EXERCISE PROMPT » Reproduce the listing below word for word, line for line.

TASK INPUTS »
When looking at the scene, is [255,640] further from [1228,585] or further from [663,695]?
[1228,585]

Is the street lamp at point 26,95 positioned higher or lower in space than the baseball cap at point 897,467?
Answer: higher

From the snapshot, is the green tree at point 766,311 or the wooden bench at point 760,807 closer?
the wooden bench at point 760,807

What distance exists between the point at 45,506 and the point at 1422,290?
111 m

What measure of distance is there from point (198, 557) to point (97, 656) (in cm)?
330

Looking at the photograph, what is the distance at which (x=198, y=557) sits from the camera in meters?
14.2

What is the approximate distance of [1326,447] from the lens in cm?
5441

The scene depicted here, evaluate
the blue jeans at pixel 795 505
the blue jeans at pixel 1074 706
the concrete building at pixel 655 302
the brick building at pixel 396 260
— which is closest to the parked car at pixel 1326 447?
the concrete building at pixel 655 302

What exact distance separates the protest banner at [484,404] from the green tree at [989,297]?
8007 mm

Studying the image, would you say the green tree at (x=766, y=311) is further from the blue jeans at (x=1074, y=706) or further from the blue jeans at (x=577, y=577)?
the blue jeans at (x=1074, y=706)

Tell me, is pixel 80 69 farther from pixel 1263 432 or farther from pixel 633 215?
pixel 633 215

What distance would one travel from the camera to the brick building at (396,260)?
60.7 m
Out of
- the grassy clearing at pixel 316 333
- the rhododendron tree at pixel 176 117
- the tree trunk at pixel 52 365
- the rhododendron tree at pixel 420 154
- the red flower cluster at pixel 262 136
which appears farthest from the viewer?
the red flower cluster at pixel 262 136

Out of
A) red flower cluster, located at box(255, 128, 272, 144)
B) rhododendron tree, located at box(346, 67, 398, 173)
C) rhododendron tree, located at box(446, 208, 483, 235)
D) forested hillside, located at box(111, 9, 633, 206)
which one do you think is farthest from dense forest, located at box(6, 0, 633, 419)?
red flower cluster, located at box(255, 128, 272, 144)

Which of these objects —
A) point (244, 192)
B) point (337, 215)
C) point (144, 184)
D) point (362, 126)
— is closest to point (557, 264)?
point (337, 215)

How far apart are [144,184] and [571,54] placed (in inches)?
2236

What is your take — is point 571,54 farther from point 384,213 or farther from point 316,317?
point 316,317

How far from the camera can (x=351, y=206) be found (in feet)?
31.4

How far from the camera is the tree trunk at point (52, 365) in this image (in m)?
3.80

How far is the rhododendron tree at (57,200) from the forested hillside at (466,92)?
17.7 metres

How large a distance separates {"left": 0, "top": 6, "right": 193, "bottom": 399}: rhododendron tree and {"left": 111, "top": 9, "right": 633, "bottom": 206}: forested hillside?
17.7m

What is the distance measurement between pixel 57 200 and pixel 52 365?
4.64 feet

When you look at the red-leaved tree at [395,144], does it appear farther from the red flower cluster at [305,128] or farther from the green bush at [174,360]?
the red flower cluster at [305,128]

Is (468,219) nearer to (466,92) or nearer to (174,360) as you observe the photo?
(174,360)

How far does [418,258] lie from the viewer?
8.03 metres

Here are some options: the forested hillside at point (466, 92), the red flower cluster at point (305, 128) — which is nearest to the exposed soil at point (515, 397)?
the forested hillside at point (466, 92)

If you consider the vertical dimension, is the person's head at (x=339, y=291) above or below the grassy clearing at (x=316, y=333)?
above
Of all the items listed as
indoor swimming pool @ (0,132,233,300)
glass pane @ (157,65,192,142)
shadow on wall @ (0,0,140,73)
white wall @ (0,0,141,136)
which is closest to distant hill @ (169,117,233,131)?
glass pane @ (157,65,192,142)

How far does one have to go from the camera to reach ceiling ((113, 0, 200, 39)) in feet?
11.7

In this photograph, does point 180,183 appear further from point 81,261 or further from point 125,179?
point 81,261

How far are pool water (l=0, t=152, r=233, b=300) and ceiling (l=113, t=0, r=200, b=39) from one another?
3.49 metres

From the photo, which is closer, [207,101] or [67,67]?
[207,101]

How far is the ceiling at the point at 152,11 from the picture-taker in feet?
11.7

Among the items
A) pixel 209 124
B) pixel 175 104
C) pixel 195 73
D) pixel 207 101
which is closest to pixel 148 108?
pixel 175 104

SOLUTION TO THIS PROBLEM »
When looking at the scene, is [255,640] further from [1228,585] or further from [663,695]?
[1228,585]

Is the street lamp at point 26,95 positioned higher or lower in space than the baseball cap at point 897,467?
Answer: higher

From the snapshot, is the green tree at point 766,311 or the wooden bench at point 760,807 closer?
the wooden bench at point 760,807

What distance exists between the point at 45,506 and the point at 1422,290?
111 m

What measure of distance is there from point (198, 557) to point (97, 656) (in cm)?
330

Looking at the photograph, what is the distance at which (x=198, y=557) sits from the camera in meters?
14.2

What is the approximate distance of [1326,447] from the lens in cm?
5441

The scene depicted here, evaluate
the blue jeans at pixel 795 505
the blue jeans at pixel 1074 706
the concrete building at pixel 655 302
the brick building at pixel 396 260
— which is closest to the parked car at pixel 1326 447?
the concrete building at pixel 655 302

What exact distance separates the protest banner at [484,404] from the green tree at [989,297]?
8007 mm

Studying the image, would you say the green tree at (x=766, y=311) is further from the blue jeans at (x=1074, y=706) or further from the blue jeans at (x=577, y=577)?
the blue jeans at (x=1074, y=706)

Tell me, is pixel 80 69 farther from pixel 1263 432 or farther from pixel 633 215?
pixel 633 215

What distance would one travel from the camera to the brick building at (396,260)?
60.7 m
Out of
- the grassy clearing at pixel 316 333
- the rhododendron tree at pixel 176 117
- the tree trunk at pixel 52 365
- the rhododendron tree at pixel 420 154
- the red flower cluster at pixel 262 136
which appears farthest from the viewer?
the red flower cluster at pixel 262 136

Out of
A) red flower cluster, located at box(255, 128, 272, 144)
B) rhododendron tree, located at box(346, 67, 398, 173)
C) rhododendron tree, located at box(446, 208, 483, 235)
D) forested hillside, located at box(111, 9, 633, 206)
which one do you think is farthest from dense forest, located at box(6, 0, 633, 419)?
red flower cluster, located at box(255, 128, 272, 144)

Which of these objects —
A) point (244, 192)
B) point (337, 215)
C) point (144, 184)
D) point (362, 126)
— is closest to point (557, 264)?
point (337, 215)

How far apart are [144,184] and [571,54] placed (in inches)?
2236

What is your take — is point 571,54 farther from point 384,213 or farther from point 316,317?
point 316,317

How far from the camera can (x=351, y=206) be found (in feet)?
31.4

How far from the camera is the tree trunk at point (52, 365) in this image (in m)?
3.80

How far is the rhododendron tree at (57,200) from the forested hillside at (466,92)?
17.7 metres

How large a distance separates {"left": 0, "top": 6, "right": 193, "bottom": 399}: rhododendron tree and {"left": 111, "top": 9, "right": 633, "bottom": 206}: forested hillside?
17.7m

What is the distance measurement between pixel 57 200 and pixel 52 365?
4.64 feet

When you look at the red-leaved tree at [395,144], does it appear farther from the red flower cluster at [305,128] or farther from the green bush at [174,360]?
the red flower cluster at [305,128]

Is (468,219) nearer to (466,92) or nearer to (174,360) as you observe the photo?
(174,360)

How far does [418,258] lie from the viewer?
8.03 metres

Here are some options: the forested hillside at point (466, 92), the red flower cluster at point (305, 128) — which is nearest to the exposed soil at point (515, 397)?
the forested hillside at point (466, 92)

If you consider the vertical dimension, is the person's head at (x=339, y=291) above or below the grassy clearing at (x=316, y=333)?
above
Of all the items listed as
indoor swimming pool @ (0,132,233,300)
glass pane @ (157,65,192,142)
shadow on wall @ (0,0,140,73)
white wall @ (0,0,141,136)
which is closest to distant hill @ (169,117,233,131)?
glass pane @ (157,65,192,142)

How far does one have to go from the camera to reach ceiling ((113, 0, 200, 39)) in feet?
11.7

In this photograph, does point 180,183 appear further from point 81,261 or further from point 125,179?
point 81,261

How far are pool water (l=0, t=152, r=233, b=300) and ceiling (l=113, t=0, r=200, b=39) from one another?
3.49 metres

From the photo, which is closer, [207,101] or [67,67]?
[207,101]

How far is the ceiling at the point at 152,11 from the picture-taker in feet?
11.7

Among the items
A) pixel 209 124
B) pixel 175 104
C) pixel 195 73
D) pixel 207 101
which is closest to pixel 148 108?
pixel 175 104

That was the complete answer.